To explore the SDK definitions of an Event object, see the Go SDK Event and JavaScript/TypeScript SDK Event.

Event Subscriptions

In order to receive events, a Brigade project must explicitly subscribe to them. This is done via an Event Subscription configured on the project.

For an overview of a project definition in Brigade, see the Projects doc.

Here we’ll look at a sample project and dig into its eventSubscriptions section:

apiVersion: brigade.sh/v2
kind: Project
metadata:
  id: hello-world
description: Demonstrates responding to an event with brigadier
spec:
  eventSubscriptions:
  - source: brigade.sh/cli
    types:
    - exec

The hello-world project above subscribes to one event, that of source brigade.sh/cli and type exec. This is the event emitted from the brig event create command.

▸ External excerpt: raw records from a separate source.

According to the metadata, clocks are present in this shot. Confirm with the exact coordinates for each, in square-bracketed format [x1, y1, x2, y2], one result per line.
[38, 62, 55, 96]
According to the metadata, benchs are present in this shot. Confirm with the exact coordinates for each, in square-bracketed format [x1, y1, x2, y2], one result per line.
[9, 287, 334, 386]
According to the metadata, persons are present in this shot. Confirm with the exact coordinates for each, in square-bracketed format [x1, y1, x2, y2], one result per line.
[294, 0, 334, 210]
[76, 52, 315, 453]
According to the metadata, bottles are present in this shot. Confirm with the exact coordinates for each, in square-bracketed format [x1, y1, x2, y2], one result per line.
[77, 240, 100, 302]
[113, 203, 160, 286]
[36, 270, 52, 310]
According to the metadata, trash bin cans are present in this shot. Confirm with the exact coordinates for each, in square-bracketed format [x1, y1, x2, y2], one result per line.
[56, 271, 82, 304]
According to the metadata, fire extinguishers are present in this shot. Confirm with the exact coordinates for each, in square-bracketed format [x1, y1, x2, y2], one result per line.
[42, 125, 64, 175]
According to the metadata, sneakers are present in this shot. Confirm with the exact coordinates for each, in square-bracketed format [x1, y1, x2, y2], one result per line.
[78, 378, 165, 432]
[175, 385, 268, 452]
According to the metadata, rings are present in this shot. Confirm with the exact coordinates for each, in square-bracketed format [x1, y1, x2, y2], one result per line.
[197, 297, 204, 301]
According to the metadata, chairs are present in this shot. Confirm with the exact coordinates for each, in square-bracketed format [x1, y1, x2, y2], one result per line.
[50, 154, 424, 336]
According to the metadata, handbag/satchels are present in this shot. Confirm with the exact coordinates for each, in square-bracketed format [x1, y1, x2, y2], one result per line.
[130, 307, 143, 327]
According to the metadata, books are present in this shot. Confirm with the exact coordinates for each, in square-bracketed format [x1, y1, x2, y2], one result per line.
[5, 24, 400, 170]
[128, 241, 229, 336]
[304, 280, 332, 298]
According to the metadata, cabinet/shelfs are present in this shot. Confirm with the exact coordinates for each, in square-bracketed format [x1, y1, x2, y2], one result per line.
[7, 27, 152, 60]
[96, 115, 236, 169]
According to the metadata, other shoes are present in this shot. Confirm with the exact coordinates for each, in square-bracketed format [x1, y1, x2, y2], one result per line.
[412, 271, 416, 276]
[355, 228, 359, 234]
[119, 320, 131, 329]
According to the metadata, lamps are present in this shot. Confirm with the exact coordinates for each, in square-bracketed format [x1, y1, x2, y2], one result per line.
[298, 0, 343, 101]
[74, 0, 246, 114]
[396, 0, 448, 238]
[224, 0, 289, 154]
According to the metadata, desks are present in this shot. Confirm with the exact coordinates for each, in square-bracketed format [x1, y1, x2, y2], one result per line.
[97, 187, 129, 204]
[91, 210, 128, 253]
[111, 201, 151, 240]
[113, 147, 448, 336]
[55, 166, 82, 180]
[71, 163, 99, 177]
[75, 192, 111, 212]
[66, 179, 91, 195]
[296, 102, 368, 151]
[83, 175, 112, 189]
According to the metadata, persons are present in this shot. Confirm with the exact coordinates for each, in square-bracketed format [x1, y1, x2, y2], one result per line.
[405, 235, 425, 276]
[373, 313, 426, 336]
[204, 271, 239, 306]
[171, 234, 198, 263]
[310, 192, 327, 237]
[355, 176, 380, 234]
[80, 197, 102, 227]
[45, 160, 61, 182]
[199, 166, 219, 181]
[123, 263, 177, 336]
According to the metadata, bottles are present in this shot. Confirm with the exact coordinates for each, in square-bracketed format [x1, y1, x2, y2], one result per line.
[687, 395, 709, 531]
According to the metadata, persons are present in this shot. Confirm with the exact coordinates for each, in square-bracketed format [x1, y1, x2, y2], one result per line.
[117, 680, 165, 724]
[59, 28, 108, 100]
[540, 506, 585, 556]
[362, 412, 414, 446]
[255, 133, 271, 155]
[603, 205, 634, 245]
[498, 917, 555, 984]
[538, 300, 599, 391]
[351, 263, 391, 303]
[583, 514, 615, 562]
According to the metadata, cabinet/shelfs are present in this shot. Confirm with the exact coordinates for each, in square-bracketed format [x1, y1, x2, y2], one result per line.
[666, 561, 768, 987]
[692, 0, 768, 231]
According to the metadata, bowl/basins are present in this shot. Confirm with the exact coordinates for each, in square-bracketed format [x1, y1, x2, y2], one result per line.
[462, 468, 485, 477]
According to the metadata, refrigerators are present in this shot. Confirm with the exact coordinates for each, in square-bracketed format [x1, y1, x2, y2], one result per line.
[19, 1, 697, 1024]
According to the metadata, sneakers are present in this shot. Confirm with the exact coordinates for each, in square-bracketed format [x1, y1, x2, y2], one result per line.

Additional events and/or additional types of a given event are added under this eventSubscriptions section. Qualifiers and Labels may also be added, via the qualifiers and labels fields respectively, to further refine inbound events.

Here’s a look at an event subscription configuration using all of the above:

eventSubscriptions:
- source: brigade.sh/github
  qualifiers:
    repo: example-org/example-repo
  labels:
    branch: main
  types:
  - push

Handling Events

Events that successfully reach a subscribed project can be handled in the project’s Brigade script. Let’s revisit the hello-world project definition from above and add an inline brigade.js script via the defaultConfigFiles section of its Worker spec. In the script, we’ll look at the event handler for inbound events of source brigade.sh/cli and type exec:

apiVersion: brigade.sh/v2
kind: Project
metadata:
  id: hello-world
description: Demonstrates responding to an event with brigadier
spec:
  eventSubscriptions:
  - source: brigade.sh/cli
    types:
    - exec
  workerTemplate:
    defaultConfigFiles:
      brigade.js: |
        const { events } = require("@brigadecore/brigadier");

        events.on("brigade.sh/cli", "exec", async event => {
          console.log("Hello, World!");
        });

        events.process();

The following section of Javascript comprises the event handler:

events.on("brigade.sh/cli", "exec", async event => {
  console.log("Hello, World!");
});

In fact, all event handlers follow the same pattern, that of:

events.on("event source", "event type", async event => {
  // handle event
});

Inside the handler, you’ll have full access to the event object, including many of the same fields mentioned in the Event Structure section above, e.g. event.payload, event.type, event.shortTitle, etc.

Note that the project script does not need to be embedded in the project definition as we’ve done above. It can exist separately, such as in a git repository. For more scripting techniques and examples, check out the Scripting Guide or peruse the Example Projects.